09. Dezember 2016 | 20:28 Uhr

Bad Oldesloe : Erste Schritte eines langen Weges

vom
Aus der Redaktion des Stormarner Tageblatt

Zwischen Euphorie & Erschöpfung: Gespräch mit Kub-Managerin Inken Kautter über die Startphase des Kultur- und Bildungszentrums.

Seit knapp über einem Monat läuft das Programm im Oldesloer Kultur und Bildungszentrum (Kub). Tageblatt-Mitarbeiter Patrick Niemeier sprach mit Kub-Managerin Inken Kautter über die Startphase.

Wie ist Ihre erste Bilanz, wenn man auf den Start zurückschaut?
Das Erste was mir positiv aufgefallen ist – wenn man jetzt chronologisch zurückschaut – war der Tag nach dem Trubel des Eröffnungswochenendes.

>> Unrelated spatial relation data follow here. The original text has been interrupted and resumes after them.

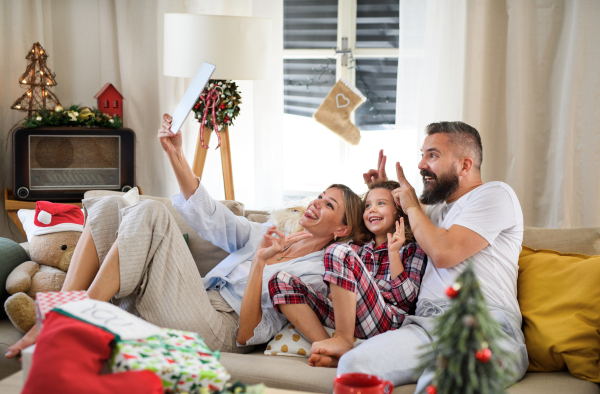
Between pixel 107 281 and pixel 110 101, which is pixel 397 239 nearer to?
pixel 107 281

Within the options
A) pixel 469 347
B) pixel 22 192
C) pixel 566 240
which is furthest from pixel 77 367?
pixel 22 192

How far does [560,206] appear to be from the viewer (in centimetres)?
266

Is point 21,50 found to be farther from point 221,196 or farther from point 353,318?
point 353,318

Draußen standen schon Schüler der Volkshochschule und der Musikschule. Die Oldesloer Bühne war aktiv und die Musiker von Klngstdt. Das Kub war vom ersten Moment an wirklich lebendig.

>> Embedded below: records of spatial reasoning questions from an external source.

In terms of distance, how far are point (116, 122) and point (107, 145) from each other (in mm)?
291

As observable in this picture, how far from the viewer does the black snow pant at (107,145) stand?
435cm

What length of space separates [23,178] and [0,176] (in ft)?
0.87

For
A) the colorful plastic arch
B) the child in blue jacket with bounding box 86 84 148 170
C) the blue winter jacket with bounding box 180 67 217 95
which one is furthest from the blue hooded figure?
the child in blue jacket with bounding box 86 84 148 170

Es war bei der Eröffnung geradezu Euphorie zu spüren. Ließ sich dieses Gefühl in die ersten Wochen hineintragen?
Insgesamt ist es ein Zustand zwischen Euphorie und Erschöpfung. Die Veranstaltungen sorgen teilweise für Glücksgefühle. Wie toll es einfach ist, das erste Theaterstück zu sehen, das erste Konzert, das erste Musical, den ersten Film oder das erste Kindertheater – und du weißt bei jeder Sache, dass es ein allererstes Mal ist. Auf der anderen Seite hat die Inbetriebnahme aber beim ganzen Team Spuren hinterlassen. Die Erschöpfung lässt sich nicht leugnen. Die Technik, der Kartenverkauf, die Öffentlichkeitsarbeit – auch das ist alles ein erstes Mal. Wir können auf keine Erfahrungswerte zurückgreifen, müssen neue Wege gehen und schauen wie die Dinge funktionieren.

Gibt es unter den bisherigen Veranstaltungen Dinge, bei denen Sie sagen, dass es sie ohne das Kub nicht gegeben hätte?
Ich weiß, dass es zum Beispiel ernste Theaterstücke wie „Der Weg zum Glück“ oder „A wie Aufklärung“ zuvor in dieser Form nicht gegeben hat. Aber auch das Kindertheater des Monats mit 160 Kindern im Saal ist neu. Dazu kommen Reihen, die es eben an anderen Orten in Bad Oldesloe so nicht gegeben hat.

Gab es in den ersten Wochen Veranstaltungen, bei denen Sie jetzt sagen würde, dass die im Kub nicht funktionieren?
Es ist bisher nichts gewesen, wo ich sagen würde, dass das auch in zehn Jahren hier generell nicht funktioniert. Aber es gibt Veranstaltungen, die die vorhandene Ausstattung deutlich über ihre Grenzen bringen. Man merkt dann, dass so viel Technik dazugemietet werden muss, dass es ein Problem ist. Es gibt Segmente wie Musical oder größere Konzerte, allgemein größere Produktionen, die mit der bisher verbauten Technik nicht ohne viel Zusatzaufwand umzusetzen sind.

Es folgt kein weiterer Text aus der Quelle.